▶ **Problem**
Write out all the entries word for word and omit any pictures.
--- Start Supplied entries ---
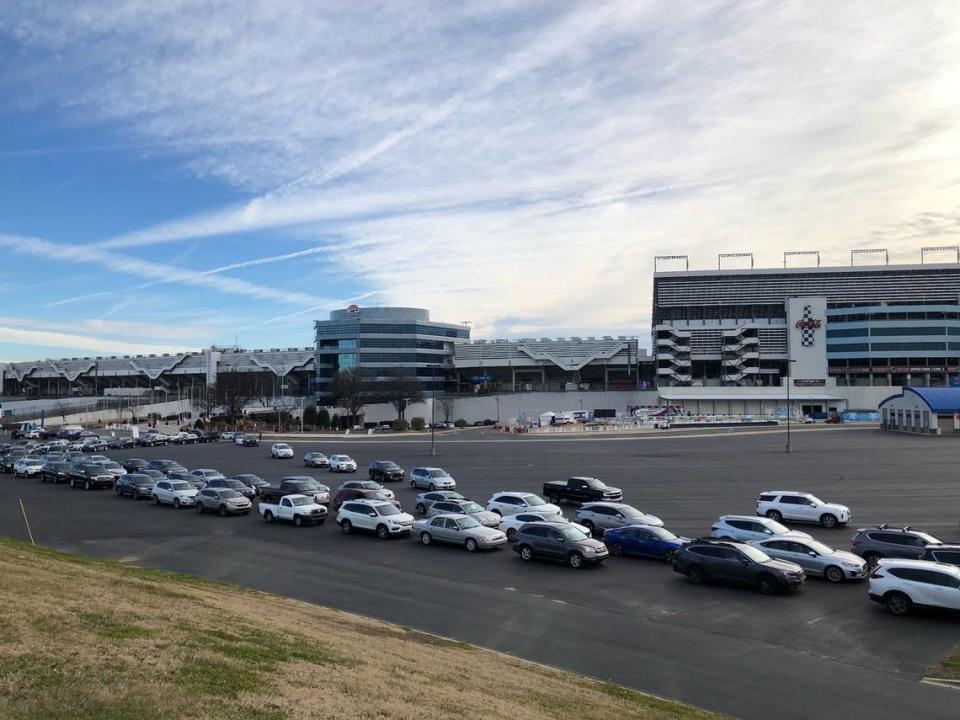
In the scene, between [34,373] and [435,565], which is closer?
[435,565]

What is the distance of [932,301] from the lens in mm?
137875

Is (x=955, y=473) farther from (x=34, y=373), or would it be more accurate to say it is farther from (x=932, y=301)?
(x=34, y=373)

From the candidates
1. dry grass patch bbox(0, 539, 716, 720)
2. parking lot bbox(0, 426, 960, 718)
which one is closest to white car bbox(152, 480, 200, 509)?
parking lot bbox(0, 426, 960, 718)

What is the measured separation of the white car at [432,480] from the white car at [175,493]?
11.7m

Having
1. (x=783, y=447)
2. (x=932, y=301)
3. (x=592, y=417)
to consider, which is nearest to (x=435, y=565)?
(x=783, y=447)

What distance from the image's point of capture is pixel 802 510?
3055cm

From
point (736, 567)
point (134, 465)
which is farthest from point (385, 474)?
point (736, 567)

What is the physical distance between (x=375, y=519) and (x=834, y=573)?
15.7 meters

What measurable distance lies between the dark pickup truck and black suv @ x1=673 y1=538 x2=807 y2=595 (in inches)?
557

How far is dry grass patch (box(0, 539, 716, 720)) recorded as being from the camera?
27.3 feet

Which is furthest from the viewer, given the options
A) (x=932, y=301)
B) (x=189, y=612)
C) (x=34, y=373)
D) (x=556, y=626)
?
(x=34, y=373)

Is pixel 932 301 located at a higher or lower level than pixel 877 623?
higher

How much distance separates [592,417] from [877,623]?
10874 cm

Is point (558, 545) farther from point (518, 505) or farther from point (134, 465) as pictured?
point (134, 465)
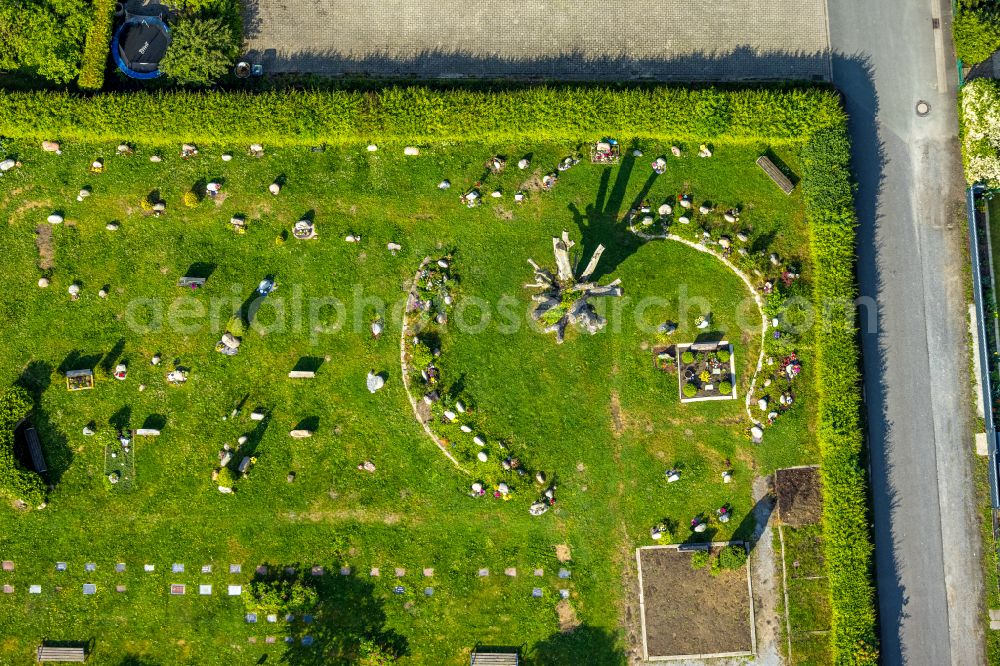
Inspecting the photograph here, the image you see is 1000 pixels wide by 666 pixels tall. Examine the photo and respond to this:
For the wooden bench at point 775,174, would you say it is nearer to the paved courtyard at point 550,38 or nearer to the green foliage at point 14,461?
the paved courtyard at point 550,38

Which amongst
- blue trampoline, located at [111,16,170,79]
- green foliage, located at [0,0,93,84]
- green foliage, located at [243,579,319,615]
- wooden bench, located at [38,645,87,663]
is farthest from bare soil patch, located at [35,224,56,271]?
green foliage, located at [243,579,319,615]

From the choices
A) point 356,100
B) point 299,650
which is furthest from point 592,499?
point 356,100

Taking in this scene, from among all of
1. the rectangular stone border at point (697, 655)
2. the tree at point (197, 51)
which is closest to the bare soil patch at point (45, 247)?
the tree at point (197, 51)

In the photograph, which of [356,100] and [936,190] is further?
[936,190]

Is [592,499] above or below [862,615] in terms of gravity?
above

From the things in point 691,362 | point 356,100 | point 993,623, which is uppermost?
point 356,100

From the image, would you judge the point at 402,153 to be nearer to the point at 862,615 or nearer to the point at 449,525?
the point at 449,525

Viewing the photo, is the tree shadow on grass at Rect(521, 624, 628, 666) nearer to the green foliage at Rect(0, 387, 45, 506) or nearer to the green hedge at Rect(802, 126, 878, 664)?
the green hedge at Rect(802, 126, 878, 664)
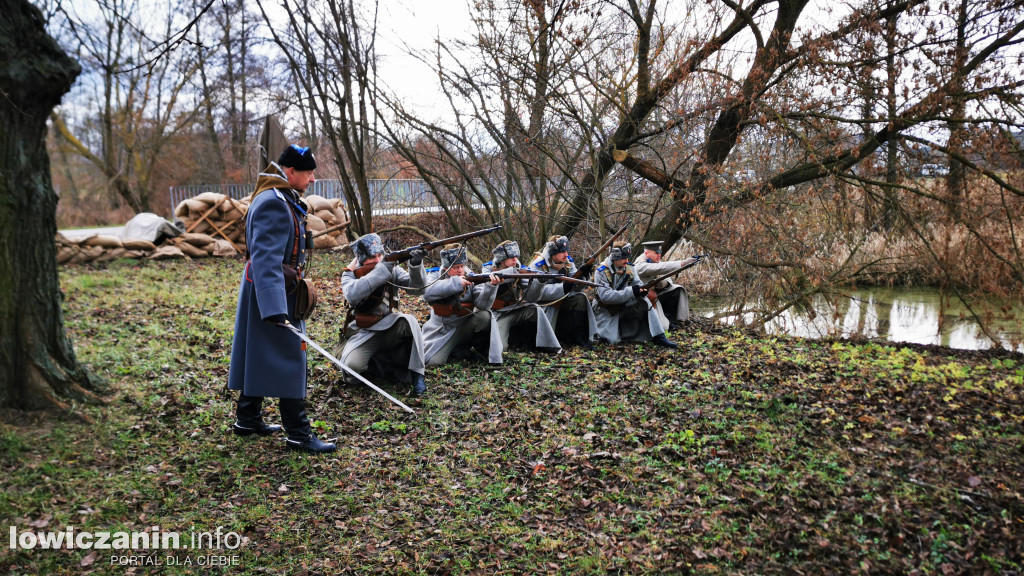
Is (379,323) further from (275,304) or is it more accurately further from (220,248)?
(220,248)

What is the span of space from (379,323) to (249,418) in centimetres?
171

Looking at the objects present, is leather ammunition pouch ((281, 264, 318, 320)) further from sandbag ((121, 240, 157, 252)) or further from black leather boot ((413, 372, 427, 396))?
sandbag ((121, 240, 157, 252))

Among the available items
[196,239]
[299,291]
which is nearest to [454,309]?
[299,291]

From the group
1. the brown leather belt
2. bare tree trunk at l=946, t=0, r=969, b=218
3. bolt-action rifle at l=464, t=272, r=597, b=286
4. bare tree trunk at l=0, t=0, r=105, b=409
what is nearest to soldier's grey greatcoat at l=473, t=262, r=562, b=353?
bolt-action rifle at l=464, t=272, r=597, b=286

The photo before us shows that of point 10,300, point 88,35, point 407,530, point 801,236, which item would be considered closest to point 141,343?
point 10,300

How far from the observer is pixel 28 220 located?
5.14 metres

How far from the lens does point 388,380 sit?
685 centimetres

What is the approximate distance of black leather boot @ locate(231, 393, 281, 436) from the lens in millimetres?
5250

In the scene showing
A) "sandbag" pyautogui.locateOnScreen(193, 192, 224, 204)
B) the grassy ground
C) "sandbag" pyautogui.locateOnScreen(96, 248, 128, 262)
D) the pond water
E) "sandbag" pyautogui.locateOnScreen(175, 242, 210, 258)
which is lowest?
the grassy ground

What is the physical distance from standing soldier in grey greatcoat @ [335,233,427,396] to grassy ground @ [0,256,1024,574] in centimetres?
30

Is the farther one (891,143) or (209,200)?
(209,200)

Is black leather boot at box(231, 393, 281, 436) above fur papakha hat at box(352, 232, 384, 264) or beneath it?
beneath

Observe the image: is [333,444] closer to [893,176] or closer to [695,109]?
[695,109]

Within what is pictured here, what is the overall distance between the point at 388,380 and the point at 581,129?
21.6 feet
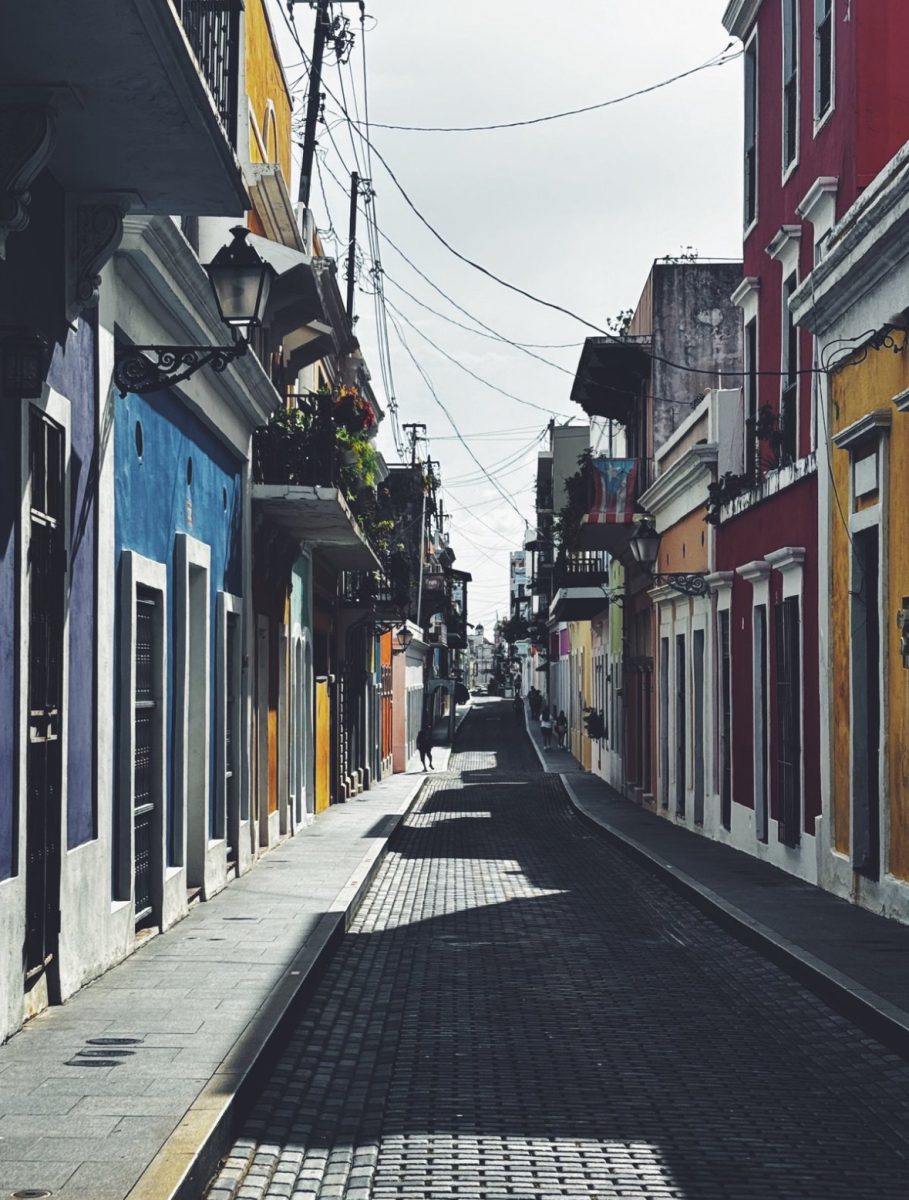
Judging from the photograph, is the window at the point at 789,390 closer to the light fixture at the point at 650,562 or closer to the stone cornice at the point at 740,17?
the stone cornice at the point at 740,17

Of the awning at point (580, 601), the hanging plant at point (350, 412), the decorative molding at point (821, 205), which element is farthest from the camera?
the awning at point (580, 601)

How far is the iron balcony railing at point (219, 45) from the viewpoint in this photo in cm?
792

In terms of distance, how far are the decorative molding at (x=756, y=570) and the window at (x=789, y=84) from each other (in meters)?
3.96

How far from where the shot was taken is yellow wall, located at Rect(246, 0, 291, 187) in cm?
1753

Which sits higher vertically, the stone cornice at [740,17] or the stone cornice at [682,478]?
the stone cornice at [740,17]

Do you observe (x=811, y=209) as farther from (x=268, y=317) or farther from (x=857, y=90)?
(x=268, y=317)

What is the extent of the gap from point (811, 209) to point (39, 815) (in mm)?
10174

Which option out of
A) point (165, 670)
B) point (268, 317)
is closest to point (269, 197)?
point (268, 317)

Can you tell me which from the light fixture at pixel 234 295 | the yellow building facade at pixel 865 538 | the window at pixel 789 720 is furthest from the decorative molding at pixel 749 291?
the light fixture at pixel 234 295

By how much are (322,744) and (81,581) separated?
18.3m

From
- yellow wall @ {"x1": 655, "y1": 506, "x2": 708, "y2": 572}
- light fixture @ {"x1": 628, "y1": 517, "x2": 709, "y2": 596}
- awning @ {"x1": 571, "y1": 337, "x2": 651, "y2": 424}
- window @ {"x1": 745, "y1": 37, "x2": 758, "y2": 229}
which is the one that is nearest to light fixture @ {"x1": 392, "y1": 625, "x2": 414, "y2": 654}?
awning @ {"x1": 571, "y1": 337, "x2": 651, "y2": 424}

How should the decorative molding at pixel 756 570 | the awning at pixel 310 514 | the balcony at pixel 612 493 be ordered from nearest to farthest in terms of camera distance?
--- End Supplied entries ---
▶ **Final result**
In the scene, between [34,373] and [435,565], which is closer?
[435,565]

What is the distance of [932,301] from the lens in mm?
137875

Is (x=955, y=473) farther from (x=34, y=373), or would it be more accurate to say it is farther from (x=932, y=301)?
(x=34, y=373)

From the candidates
1. dry grass patch bbox(0, 539, 716, 720)
2. parking lot bbox(0, 426, 960, 718)
which one is closest to white car bbox(152, 480, 200, 509)?
parking lot bbox(0, 426, 960, 718)

What is the measured separation of the white car at [432,480] from the white car at [175,493]?
11.7m

Having
1. (x=783, y=447)
2. (x=932, y=301)
3. (x=592, y=417)
to consider, which is nearest to (x=435, y=565)?
(x=783, y=447)

What distance from the image's point of capture is pixel 802 510?
3055cm

From
point (736, 567)
point (134, 465)
which is farthest from point (385, 474)?
point (736, 567)

What is the physical distance between (x=375, y=519) and (x=834, y=573)?
15.7 meters

What measurable distance lies between the dark pickup truck and black suv @ x1=673 y1=538 x2=807 y2=595 (in inches)?
557

How far is dry grass patch (box(0, 539, 716, 720)) recorded as being from the camera?
27.3 feet

Which is furthest from the viewer, given the options
A) (x=932, y=301)
B) (x=189, y=612)
C) (x=34, y=373)
D) (x=556, y=626)
?
(x=34, y=373)

Is pixel 932 301 located at a higher or lower level than pixel 877 623?
higher

How much distance separates [592,417] from [877,623]?
10874 cm

Is point (558, 545) farther from point (518, 505) or farther from point (134, 465) as pictured?
point (134, 465)
Inspecting the photograph here, the image you see is 1000 pixels wide by 666 pixels tall. Examine the photo and respond to this:
For the wooden bench at point 775,174, would you say it is nearer to the paved courtyard at point 550,38 or nearer to the green foliage at point 14,461?
the paved courtyard at point 550,38

Which amongst
- blue trampoline, located at [111,16,170,79]
- green foliage, located at [0,0,93,84]
- green foliage, located at [243,579,319,615]
- wooden bench, located at [38,645,87,663]
is farthest from bare soil patch, located at [35,224,56,271]?
green foliage, located at [243,579,319,615]

From the choices
A) point 356,100
B) point 299,650
which is furthest from point 592,499?
point 356,100

Taking in this scene, from among all of
1. the rectangular stone border at point (697, 655)
2. the tree at point (197, 51)
which is closest to the bare soil patch at point (45, 247)?
the tree at point (197, 51)

In the photograph, which of [356,100] and [936,190] is further?
[936,190]

Is [592,499] above or below [862,615] in terms of gravity?
above

From the things in point 691,362 | point 356,100 | point 993,623, which is uppermost?
point 356,100

From the image, would you judge the point at 402,153 to be nearer to the point at 862,615 or nearer to the point at 449,525?
the point at 449,525

Viewing the photo, is the tree shadow on grass at Rect(521, 624, 628, 666) nearer to the green foliage at Rect(0, 387, 45, 506) or nearer to the green hedge at Rect(802, 126, 878, 664)?
the green hedge at Rect(802, 126, 878, 664)
Is (379,323) further from (275,304) or is it more accurately further from (220,248)?
(220,248)

What is the span of space from (379,323) to (249,418) in centimetres?
171

Looking at the objects present, is leather ammunition pouch ((281, 264, 318, 320)) further from sandbag ((121, 240, 157, 252)) or further from black leather boot ((413, 372, 427, 396))?
sandbag ((121, 240, 157, 252))

Among the available items
[196,239]
[299,291]
which is nearest to [454,309]?
[299,291]

From the group
1. the brown leather belt
2. bare tree trunk at l=946, t=0, r=969, b=218
3. bolt-action rifle at l=464, t=272, r=597, b=286
4. bare tree trunk at l=0, t=0, r=105, b=409
what is nearest to soldier's grey greatcoat at l=473, t=262, r=562, b=353?
bolt-action rifle at l=464, t=272, r=597, b=286

The photo before us shows that of point 10,300, point 88,35, point 407,530, point 801,236, which item would be considered closest to point 141,343?
point 10,300

How far from the observer is pixel 28 220 located?
5.14 metres

How far from the lens does point 388,380 sit?
685 centimetres

What is the approximate distance of black leather boot @ locate(231, 393, 281, 436) from the lens in millimetres?
5250

In the scene showing
A) "sandbag" pyautogui.locateOnScreen(193, 192, 224, 204)
B) the grassy ground
C) "sandbag" pyautogui.locateOnScreen(96, 248, 128, 262)
D) the pond water
E) "sandbag" pyautogui.locateOnScreen(175, 242, 210, 258)
which is lowest?
the grassy ground

What is the physical distance from standing soldier in grey greatcoat @ [335,233,427,396] to grassy ground @ [0,256,1024,574] in centimetres?
30

Is the farther one (891,143) or (209,200)?
(209,200)

Is black leather boot at box(231, 393, 281, 436) above fur papakha hat at box(352, 232, 384, 264) or beneath it?
beneath

Observe the image: is [333,444] closer to [893,176] or closer to [695,109]?
[695,109]

Within what is pictured here, what is the overall distance between the point at 388,380 and the point at 581,129?
21.6 feet
Judging from the photograph, is the window at the point at 789,390 closer to the light fixture at the point at 650,562 or closer to the stone cornice at the point at 740,17?
the stone cornice at the point at 740,17

Of the awning at point (580, 601), the hanging plant at point (350, 412), the decorative molding at point (821, 205), which element is farthest from the camera?
the awning at point (580, 601)

How far is the iron balcony railing at point (219, 45) from the viewpoint in this photo in cm?
792

In terms of distance, how far are the decorative molding at (x=756, y=570) and the window at (x=789, y=84) from each other (in meters)?
3.96

How far from where the shot was taken is yellow wall, located at Rect(246, 0, 291, 187) in cm?
1753

Which sits higher vertically, the stone cornice at [740,17] or the stone cornice at [682,478]?
the stone cornice at [740,17]

Do you observe (x=811, y=209) as farther from (x=268, y=317) or farther from (x=857, y=90)?
(x=268, y=317)

What is the extent of the gap from point (811, 209) to point (39, 815) (in mm)?
10174

Which option out of
A) point (165, 670)
B) point (268, 317)
is closest to point (269, 197)?
point (268, 317)

Can you tell me which from the light fixture at pixel 234 295 | the yellow building facade at pixel 865 538 | the window at pixel 789 720 is furthest from the decorative molding at pixel 749 291?
the light fixture at pixel 234 295

By how much are (322,744) and (81,581) separated?
18.3m

From
- yellow wall @ {"x1": 655, "y1": 506, "x2": 708, "y2": 572}
- light fixture @ {"x1": 628, "y1": 517, "x2": 709, "y2": 596}
- awning @ {"x1": 571, "y1": 337, "x2": 651, "y2": 424}
- window @ {"x1": 745, "y1": 37, "x2": 758, "y2": 229}
which is the one that is nearest to light fixture @ {"x1": 392, "y1": 625, "x2": 414, "y2": 654}?
awning @ {"x1": 571, "y1": 337, "x2": 651, "y2": 424}

How should the decorative molding at pixel 756 570 | the awning at pixel 310 514 | the balcony at pixel 612 493 be ordered from nearest to farthest in terms of camera distance?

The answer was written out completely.